Film Review by Kam Williams
Excellent (4 stars)



During the Black Power Movement back in the Sixties and Seventies, most folks only got to know its leaders mostly by way of sound bites disseminated by the mass media. Whether it was Stokely Carmichael’s demand "We want black power!" or H. Rap Brown’s appeal for riots via "Burn baby burn!" or Eldridge Cleaver’s assertion that "You’re either part of the problem or part of the solution," the icons were mostly reduced to incendiary slogans for the purposes of entertainment masquerading as news.

But I bet you didn’t know that Stokely was also a momma’s boy born in Trinidad.
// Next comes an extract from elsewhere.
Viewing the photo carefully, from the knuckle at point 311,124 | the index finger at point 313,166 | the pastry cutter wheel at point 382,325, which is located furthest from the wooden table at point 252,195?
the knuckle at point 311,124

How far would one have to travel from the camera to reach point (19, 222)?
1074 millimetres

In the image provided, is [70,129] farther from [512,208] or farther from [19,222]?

Or that Angela Davis was from Birmingham, Alabama where her family was close friends with those of the four little girls slaughtered in the Baptist church bombing in September of 1963, a couple of weeks after the historic March on Washington.

These are the sort of intimate aspects of African-American luminaries’ lives explored in The Black Power Mixtape 1967-1975, an eye-opening documentary directed by Goran Olsson. His enlightening cinematic collage was culled from found 16mm film of vintage interviews conducted by fellow Swedish journalists with everyone from Black Panthers Bobby Seale and Huey Newton to radical attorney William Kunstler.

The archival footage has been augmented here with current-day voiceover commentaries by the likes of Danny Glover, Erykah Badu, Harry Belafonte, Melvin Van Peebles and Talib Kweli, and features an appropriately-sweet Hip-Hop/R&B soundtrack scored by Questlove and Om’Mas Keith. Nonetheless, what makes the movie so moving are the original tete-a-tetes probing the psyches of its freedom-loving subjects.

Kids shooting water from fire hydrant

For example, when asked about whether or not she advocates violence, Angela Davis offers this heartfelt response: "When someone asks me about violence, I just find it incredible because it means that the person asking the question has absolutely no idea what we have gone through in this country since the first black person was kidnapped on the shores of Africa."

An absolute must-see for anyone interested in fully appreciating the mindset and motivations of the charismatic militants who emerged to capture the collective imagination of an impatient generation of African-Americans in the wake of the murder of Dr. Martin Luther King.